WRITTEN REQUEST A: Select every line of the records below that contains the string "right", with case counting.

READING TEXT:
===============

It sort of depends on your beliefs on the distribution and development of entrepreneurial talent.

Do you think anyone with the right capital and encouragement can be made into a great entrepreneur? Then what you say makes sense.

On the other hand if you think entrepreneurship is a rare feature that one in a million happen to develop, then you would want to find it wherever you can and bring it to your neighborhood so that when they hire thousands of people, and make them rich, it is your neighbors and friends who get hired and made rich.

Note that even if you believe that there is a lot of luck involved, you are closer to the second model.

Because most Americans want to be employees, not entrepreneurs, and bringing in entrepreneurs from abroad who already have capital & experience increases the pool of mentors available for people who wish to be employees of small, fast-growing businesses.
a) source?

b) this precludes developing an entrepreneurship culture as a related and desirable goal.

===============

[Dataset records]
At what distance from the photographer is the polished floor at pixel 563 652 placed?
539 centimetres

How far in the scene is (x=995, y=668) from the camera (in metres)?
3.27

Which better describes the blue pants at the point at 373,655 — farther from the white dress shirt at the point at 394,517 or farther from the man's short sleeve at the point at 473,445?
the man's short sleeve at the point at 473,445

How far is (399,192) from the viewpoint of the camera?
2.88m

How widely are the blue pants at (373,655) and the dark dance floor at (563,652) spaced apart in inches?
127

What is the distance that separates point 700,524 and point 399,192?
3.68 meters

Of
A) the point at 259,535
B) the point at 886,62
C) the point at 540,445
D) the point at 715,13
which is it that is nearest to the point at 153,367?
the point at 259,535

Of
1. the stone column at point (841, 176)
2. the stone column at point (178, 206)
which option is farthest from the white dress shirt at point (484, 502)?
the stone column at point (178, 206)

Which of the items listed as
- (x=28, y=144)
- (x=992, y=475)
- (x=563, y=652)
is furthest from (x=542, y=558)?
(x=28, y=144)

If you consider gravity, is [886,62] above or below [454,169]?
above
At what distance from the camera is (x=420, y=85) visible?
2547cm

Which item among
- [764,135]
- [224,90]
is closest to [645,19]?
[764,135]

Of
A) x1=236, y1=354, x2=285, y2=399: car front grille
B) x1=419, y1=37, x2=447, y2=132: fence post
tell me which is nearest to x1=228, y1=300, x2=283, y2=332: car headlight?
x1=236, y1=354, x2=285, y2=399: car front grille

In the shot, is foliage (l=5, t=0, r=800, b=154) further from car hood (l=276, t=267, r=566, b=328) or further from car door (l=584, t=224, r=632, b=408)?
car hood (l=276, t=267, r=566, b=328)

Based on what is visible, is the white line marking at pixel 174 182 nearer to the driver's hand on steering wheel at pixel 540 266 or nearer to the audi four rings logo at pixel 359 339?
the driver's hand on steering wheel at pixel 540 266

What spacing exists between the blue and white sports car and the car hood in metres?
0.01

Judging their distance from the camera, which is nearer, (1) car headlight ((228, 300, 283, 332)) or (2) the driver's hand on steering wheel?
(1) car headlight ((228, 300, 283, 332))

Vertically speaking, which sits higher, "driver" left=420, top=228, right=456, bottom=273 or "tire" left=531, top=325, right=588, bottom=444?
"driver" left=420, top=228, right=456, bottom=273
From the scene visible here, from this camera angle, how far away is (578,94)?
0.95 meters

===============

WRITTEN REQUEST B: Translate this sentence from the passage on entrepreneurial talent into Spanish: "Note that even if you believe that there is a lot of luck involved, you are closer to the second model."

EXERCISE SOLUTION A:
Vertically speaking, which sits higher, "driver" left=420, top=228, right=456, bottom=273 or "tire" left=531, top=325, right=588, bottom=444?
"driver" left=420, top=228, right=456, bottom=273

EXERCISE SOLUTION B: Ten en cuenta que, aunque creas que interviene mucha suerte, estás más cerca del segundo modelo.